Overall I've been favorably impressed with the use of CP to predict TT wattage. However there are some caveats one should keep in mind before using CP predictions.

- CP trial terrain should mirror the terrain you're developing the prediction for as closely as possible
- The foregoing is even more important with respect to the shortest and longest duration trials. These trials have the ability to affect the slope of the regression line calculated more then the middle trials.

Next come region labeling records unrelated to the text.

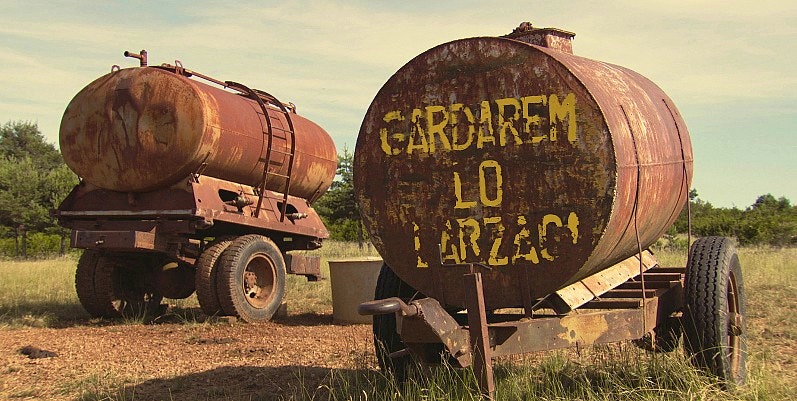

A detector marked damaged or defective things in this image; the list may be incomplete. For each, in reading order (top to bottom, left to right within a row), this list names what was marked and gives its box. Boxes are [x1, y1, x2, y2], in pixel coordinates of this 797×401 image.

rusty tank trailer [56, 50, 336, 322]
corroded metal surface [60, 67, 336, 203]
corroded metal surface [354, 36, 692, 308]
rusty tank trailer [358, 25, 744, 396]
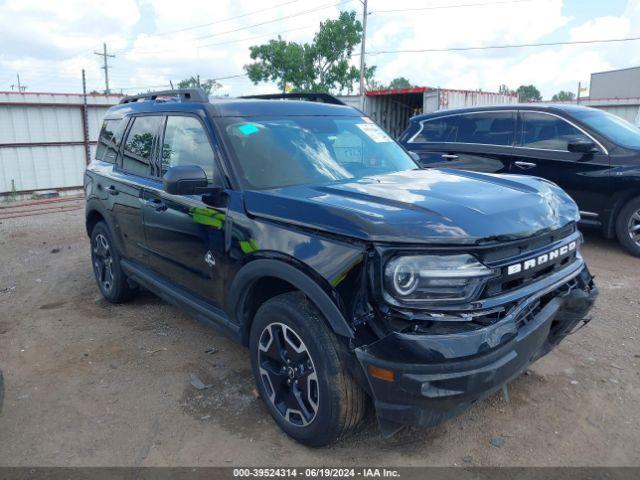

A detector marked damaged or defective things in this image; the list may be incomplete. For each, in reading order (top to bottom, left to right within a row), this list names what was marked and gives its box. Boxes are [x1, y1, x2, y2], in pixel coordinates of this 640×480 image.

damaged front bumper [352, 260, 596, 434]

- From the standpoint of developing an accurate prediction it' probably better to follow the recommendation of the physiologists and have dedicated trial days. From the standpoint of best overall training it might be best to include the trial efforts within normal training over a longer period.
- It may be unfeasible in a particular circumstance to generate a perfect trial. When that happens, the rider or coach should have a good idea of the rider's capabilities to know which way to "tweak" the trial to develop the most accurate predictions.